> _EXCERPT_:
══════════

As for the speakers I mentioned, you all-too-quick-to-spit-out-your-uninformed-opinion ignoramus, it has nothing to do with personal preference
(I've never even heard them; indeed, very few people actually have). I was talking about the physically most accurate speakers, which modulate a
DC glow discharge to create sound (for example, US4219705). I've seen the measurements of frequency response and the waterfall plots, and
nothing since has come close. Of course, given the use of helium, it wasn't very practical, thus the short life in the market. The point is
that they are the perfect speakers (short of a direct neural link to the auditory nerve) since the virtual lack of inertia of the plasma is
incomparable to any other sound driver that has been tried and has to compensate for it.

══════════

(Saved data entries)
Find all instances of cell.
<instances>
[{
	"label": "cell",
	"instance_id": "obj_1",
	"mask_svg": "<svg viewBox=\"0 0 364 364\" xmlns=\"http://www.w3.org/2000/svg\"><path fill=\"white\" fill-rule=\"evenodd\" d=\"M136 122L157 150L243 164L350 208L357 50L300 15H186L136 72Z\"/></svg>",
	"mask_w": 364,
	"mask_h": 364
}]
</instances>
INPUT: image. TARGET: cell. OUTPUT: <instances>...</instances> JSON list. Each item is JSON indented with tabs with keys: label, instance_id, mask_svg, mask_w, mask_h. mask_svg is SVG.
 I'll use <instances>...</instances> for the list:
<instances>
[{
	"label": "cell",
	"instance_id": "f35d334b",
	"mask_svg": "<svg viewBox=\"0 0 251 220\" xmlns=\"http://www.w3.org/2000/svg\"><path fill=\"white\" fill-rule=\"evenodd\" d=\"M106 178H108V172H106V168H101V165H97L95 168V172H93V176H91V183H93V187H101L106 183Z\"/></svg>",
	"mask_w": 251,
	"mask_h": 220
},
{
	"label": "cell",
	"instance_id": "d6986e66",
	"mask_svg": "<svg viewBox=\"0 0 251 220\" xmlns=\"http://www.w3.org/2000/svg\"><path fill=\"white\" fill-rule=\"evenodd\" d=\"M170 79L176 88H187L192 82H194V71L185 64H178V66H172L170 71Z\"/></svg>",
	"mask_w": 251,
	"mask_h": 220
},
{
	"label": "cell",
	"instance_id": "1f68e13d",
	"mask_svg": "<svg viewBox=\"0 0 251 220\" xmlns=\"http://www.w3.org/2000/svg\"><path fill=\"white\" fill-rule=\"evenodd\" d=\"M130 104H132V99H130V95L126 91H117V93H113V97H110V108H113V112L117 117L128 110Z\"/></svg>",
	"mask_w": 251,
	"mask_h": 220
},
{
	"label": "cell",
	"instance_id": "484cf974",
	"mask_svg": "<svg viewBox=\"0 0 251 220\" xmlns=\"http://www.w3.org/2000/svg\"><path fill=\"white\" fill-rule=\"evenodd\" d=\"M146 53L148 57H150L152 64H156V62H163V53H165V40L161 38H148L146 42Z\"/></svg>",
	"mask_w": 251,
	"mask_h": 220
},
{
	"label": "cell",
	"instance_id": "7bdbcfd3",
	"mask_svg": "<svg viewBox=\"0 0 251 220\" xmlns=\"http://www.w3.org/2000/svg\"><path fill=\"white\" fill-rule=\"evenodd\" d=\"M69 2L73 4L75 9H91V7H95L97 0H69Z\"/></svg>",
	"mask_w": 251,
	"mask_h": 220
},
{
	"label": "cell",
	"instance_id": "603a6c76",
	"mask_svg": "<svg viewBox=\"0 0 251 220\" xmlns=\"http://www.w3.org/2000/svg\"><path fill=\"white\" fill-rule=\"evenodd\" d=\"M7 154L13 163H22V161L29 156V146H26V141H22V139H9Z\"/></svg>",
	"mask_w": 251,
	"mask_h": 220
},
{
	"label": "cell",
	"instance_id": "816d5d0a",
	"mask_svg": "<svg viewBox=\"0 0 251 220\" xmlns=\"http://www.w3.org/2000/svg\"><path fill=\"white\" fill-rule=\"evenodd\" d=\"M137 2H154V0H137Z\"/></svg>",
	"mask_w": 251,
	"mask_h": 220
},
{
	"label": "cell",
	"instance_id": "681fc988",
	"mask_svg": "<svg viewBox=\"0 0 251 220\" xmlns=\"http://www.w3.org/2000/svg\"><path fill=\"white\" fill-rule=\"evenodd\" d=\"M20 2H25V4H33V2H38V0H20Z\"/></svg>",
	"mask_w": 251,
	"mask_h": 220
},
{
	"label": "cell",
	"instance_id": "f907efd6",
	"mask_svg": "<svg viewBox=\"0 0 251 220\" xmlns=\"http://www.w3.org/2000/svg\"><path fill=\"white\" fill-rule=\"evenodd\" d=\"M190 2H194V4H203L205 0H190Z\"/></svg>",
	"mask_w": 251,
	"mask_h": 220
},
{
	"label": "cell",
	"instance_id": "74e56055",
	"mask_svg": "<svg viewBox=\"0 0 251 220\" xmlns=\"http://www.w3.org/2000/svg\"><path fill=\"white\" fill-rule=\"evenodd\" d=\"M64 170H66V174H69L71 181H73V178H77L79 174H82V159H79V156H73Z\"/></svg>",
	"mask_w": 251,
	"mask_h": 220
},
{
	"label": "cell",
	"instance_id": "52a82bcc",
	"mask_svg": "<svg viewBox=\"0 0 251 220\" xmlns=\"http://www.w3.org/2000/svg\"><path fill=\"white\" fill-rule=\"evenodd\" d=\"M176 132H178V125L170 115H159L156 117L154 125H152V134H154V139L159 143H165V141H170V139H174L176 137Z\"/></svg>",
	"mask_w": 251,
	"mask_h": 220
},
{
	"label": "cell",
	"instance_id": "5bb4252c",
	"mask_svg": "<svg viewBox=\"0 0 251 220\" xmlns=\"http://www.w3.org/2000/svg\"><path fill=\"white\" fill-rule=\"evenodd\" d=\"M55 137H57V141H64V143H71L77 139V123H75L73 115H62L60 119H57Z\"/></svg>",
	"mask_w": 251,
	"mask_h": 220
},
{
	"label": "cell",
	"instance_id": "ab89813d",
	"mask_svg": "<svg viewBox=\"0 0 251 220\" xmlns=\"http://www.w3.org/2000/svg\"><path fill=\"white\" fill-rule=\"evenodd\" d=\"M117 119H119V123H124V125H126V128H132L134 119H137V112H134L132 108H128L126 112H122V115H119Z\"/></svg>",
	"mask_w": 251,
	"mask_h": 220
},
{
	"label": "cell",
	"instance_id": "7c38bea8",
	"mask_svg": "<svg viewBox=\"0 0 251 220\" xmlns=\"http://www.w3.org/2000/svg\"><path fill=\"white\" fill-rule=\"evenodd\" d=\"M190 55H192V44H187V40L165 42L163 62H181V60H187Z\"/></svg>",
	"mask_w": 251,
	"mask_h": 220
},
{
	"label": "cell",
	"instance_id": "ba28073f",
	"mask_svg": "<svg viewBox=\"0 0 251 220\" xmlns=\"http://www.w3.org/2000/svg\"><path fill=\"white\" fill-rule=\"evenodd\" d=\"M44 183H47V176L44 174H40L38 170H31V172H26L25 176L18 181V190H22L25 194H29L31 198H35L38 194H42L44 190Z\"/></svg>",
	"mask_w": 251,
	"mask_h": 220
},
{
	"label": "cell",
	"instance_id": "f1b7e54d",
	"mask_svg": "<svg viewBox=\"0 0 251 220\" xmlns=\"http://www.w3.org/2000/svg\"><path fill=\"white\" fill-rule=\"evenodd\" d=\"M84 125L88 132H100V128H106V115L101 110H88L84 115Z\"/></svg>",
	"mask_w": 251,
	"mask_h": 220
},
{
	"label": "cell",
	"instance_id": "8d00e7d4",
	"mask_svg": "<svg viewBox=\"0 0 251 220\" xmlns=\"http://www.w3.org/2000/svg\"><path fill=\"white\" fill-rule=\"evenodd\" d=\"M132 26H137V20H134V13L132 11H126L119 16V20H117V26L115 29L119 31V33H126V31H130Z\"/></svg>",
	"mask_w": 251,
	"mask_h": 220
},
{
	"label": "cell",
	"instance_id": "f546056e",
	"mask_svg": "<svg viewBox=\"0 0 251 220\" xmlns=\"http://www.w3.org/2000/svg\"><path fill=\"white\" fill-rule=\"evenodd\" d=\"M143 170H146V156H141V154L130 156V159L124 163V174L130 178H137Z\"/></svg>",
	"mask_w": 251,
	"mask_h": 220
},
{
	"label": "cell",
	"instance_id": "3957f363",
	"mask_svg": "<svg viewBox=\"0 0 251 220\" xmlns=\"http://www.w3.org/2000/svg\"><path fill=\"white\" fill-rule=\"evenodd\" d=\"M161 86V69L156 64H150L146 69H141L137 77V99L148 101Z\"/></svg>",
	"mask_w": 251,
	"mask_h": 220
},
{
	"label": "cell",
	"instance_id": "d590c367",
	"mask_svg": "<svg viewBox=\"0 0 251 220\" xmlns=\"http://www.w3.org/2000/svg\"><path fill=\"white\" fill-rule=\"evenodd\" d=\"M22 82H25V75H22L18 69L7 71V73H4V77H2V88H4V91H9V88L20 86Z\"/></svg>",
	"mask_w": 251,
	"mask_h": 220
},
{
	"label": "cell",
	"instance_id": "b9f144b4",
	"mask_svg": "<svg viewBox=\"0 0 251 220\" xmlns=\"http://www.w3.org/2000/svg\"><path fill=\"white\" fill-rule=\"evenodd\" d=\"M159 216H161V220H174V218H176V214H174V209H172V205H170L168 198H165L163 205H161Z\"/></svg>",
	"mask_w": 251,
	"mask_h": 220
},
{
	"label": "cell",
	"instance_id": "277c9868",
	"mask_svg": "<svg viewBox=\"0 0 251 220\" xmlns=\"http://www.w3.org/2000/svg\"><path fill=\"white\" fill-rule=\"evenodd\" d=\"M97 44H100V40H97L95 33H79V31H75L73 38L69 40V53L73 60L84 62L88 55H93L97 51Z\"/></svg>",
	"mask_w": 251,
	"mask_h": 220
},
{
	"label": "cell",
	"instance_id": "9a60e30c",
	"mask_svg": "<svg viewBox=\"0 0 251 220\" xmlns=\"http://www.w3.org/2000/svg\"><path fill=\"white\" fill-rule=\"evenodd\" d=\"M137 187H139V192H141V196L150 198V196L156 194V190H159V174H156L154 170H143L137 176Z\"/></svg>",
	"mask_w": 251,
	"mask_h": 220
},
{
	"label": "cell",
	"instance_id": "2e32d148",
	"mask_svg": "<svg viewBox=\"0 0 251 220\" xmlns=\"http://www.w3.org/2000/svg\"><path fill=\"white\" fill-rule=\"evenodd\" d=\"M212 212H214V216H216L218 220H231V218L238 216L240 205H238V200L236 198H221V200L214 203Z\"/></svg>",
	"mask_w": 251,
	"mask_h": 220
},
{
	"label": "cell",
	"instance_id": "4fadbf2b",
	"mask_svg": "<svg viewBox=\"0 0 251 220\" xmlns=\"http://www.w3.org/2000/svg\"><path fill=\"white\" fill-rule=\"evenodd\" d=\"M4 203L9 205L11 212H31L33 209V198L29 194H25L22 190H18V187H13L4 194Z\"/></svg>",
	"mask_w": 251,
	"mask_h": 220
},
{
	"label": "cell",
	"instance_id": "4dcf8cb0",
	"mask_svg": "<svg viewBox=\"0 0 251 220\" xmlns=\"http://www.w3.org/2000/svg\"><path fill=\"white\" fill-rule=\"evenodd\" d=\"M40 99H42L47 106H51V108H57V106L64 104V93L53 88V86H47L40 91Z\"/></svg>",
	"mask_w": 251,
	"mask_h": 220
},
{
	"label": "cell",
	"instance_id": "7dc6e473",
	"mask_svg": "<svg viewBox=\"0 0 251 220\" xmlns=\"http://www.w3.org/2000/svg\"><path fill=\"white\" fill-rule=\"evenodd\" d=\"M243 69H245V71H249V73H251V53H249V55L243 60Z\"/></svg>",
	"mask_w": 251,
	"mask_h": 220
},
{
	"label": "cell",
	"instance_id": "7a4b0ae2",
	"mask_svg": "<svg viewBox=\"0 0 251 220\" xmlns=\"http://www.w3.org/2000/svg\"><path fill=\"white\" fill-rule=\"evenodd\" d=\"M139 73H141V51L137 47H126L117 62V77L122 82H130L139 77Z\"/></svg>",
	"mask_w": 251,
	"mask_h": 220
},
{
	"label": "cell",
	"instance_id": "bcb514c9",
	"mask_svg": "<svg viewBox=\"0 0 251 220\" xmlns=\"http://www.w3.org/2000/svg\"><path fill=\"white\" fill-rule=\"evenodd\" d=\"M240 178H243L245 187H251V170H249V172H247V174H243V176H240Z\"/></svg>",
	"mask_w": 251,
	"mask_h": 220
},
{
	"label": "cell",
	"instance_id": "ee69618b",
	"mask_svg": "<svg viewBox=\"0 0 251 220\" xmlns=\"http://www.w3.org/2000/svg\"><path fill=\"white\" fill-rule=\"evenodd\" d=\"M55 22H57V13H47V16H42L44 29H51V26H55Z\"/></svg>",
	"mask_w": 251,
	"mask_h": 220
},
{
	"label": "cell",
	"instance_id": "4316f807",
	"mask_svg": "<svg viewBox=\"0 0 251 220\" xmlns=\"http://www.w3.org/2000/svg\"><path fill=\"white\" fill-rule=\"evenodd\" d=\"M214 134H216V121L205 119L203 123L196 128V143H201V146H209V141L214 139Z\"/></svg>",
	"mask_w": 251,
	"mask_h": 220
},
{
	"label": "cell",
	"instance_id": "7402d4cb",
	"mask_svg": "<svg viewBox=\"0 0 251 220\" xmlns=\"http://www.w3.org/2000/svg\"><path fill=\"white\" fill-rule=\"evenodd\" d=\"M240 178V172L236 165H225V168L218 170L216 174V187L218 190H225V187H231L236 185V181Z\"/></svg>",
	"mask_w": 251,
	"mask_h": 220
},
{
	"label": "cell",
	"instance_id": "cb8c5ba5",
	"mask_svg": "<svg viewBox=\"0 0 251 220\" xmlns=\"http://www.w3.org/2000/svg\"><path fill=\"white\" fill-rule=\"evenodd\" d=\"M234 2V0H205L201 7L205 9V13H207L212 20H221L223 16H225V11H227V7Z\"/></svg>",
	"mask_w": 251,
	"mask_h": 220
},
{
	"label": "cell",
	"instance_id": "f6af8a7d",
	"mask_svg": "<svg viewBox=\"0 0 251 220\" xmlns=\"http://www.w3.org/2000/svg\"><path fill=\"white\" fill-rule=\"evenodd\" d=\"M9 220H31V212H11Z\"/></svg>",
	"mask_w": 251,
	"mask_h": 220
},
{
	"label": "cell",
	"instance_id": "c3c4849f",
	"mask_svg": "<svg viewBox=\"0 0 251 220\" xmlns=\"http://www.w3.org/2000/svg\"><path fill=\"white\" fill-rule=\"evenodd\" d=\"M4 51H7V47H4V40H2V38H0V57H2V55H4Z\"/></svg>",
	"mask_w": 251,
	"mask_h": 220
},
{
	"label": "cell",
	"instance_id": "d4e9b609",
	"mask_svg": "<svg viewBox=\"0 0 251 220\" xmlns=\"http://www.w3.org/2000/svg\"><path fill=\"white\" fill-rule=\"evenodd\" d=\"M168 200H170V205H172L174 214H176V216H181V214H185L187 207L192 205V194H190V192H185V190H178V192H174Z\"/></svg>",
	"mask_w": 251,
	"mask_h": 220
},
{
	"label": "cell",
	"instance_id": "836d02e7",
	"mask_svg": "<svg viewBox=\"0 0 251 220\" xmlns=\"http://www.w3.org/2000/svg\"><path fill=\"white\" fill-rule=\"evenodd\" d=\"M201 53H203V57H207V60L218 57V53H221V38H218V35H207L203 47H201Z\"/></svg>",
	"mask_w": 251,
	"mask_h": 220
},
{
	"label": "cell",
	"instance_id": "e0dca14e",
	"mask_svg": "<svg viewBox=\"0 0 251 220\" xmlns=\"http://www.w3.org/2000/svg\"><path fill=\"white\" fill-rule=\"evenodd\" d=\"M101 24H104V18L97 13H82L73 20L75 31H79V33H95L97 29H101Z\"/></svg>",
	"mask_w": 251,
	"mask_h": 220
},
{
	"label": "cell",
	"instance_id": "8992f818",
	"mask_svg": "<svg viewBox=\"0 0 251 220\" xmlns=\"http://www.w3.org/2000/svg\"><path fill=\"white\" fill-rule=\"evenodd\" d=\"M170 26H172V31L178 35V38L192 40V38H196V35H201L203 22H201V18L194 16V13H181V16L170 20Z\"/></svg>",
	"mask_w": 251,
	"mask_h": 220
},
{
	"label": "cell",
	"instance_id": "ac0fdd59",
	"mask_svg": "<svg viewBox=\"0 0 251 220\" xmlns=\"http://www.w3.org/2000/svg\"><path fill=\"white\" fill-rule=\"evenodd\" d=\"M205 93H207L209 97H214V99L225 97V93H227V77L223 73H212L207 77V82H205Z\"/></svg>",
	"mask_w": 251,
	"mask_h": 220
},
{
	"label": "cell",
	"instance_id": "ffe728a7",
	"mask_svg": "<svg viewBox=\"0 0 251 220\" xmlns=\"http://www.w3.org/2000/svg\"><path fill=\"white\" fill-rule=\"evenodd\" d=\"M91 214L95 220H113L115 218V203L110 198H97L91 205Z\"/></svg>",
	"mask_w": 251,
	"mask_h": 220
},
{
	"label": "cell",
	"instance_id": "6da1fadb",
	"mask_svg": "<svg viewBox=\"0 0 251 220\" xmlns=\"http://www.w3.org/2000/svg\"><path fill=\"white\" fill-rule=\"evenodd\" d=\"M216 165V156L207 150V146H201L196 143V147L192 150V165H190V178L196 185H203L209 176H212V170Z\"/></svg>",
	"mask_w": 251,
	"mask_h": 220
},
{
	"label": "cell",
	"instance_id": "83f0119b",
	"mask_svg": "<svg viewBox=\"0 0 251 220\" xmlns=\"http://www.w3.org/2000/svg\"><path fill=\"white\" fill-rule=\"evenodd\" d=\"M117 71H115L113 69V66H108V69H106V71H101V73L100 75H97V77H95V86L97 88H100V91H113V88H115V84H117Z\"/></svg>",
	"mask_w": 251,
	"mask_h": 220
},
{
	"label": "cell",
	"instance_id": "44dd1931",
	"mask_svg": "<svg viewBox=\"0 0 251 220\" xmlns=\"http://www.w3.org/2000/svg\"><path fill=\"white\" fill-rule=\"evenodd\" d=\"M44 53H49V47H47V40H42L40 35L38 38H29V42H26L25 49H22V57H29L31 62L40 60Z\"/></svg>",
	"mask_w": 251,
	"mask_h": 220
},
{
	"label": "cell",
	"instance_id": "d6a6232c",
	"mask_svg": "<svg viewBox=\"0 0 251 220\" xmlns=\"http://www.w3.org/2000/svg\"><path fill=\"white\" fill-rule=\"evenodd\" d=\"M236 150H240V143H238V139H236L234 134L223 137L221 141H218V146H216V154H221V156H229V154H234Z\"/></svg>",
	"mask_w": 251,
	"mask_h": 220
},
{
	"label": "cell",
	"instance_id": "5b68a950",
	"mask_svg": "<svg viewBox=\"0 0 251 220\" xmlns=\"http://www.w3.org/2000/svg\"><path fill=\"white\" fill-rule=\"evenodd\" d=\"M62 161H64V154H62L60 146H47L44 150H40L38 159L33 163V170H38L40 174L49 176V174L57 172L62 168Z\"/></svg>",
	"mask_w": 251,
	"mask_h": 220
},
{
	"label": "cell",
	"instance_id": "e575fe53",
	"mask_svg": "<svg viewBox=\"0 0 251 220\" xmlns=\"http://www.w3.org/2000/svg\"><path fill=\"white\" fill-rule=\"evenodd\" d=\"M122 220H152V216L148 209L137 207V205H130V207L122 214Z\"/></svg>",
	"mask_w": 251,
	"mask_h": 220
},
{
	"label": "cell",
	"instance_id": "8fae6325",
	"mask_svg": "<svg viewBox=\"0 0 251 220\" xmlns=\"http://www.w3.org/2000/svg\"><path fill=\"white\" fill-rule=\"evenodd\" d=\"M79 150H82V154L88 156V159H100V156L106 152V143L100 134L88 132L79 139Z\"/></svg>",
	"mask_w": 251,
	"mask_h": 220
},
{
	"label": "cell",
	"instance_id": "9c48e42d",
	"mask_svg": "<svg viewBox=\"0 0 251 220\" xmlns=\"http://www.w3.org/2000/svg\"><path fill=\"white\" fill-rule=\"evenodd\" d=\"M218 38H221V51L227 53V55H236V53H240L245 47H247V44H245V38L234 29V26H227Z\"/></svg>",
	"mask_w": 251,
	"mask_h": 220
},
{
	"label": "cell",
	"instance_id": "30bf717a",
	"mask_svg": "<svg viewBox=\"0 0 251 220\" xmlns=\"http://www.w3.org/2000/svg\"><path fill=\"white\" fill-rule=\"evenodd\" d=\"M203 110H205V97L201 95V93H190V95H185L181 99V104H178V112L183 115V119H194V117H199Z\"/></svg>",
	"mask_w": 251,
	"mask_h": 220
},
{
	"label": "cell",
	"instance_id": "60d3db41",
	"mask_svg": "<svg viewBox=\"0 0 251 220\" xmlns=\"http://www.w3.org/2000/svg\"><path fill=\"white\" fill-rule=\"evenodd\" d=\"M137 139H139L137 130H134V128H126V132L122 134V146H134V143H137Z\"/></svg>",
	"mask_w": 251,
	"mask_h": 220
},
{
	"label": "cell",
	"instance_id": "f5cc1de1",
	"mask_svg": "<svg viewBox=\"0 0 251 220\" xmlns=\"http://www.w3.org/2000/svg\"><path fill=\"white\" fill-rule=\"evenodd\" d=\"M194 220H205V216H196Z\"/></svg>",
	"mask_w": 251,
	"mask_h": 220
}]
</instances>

══════════

> _WHAT TO WORK ON_: Copy out the entire comment on plasma speakers above, word for word.

> _ANSWER SPACE_:
As for the speakers I mentioned, you all-too-quick-to-spit-out-your-uninformed-opinion ignoramus, it has nothing to do with personal preference
(I've never even heard them; indeed, very few people actually have). I was talking about the physically most accurate speakers, which modulate a
DC glow discharge to create sound (for example, US4219705). I've seen the measurements of frequency response and the waterfall plots, and
nothing since has come close. Of course, given the use of helium, it wasn't very practical, thus the short life in the market. The point is
that they are the perfect speakers (short of a direct neural link to the auditory nerve) since the virtual lack of inertia of the plasma is
incomparable to any other sound driver that has been tried and has to compensate for it.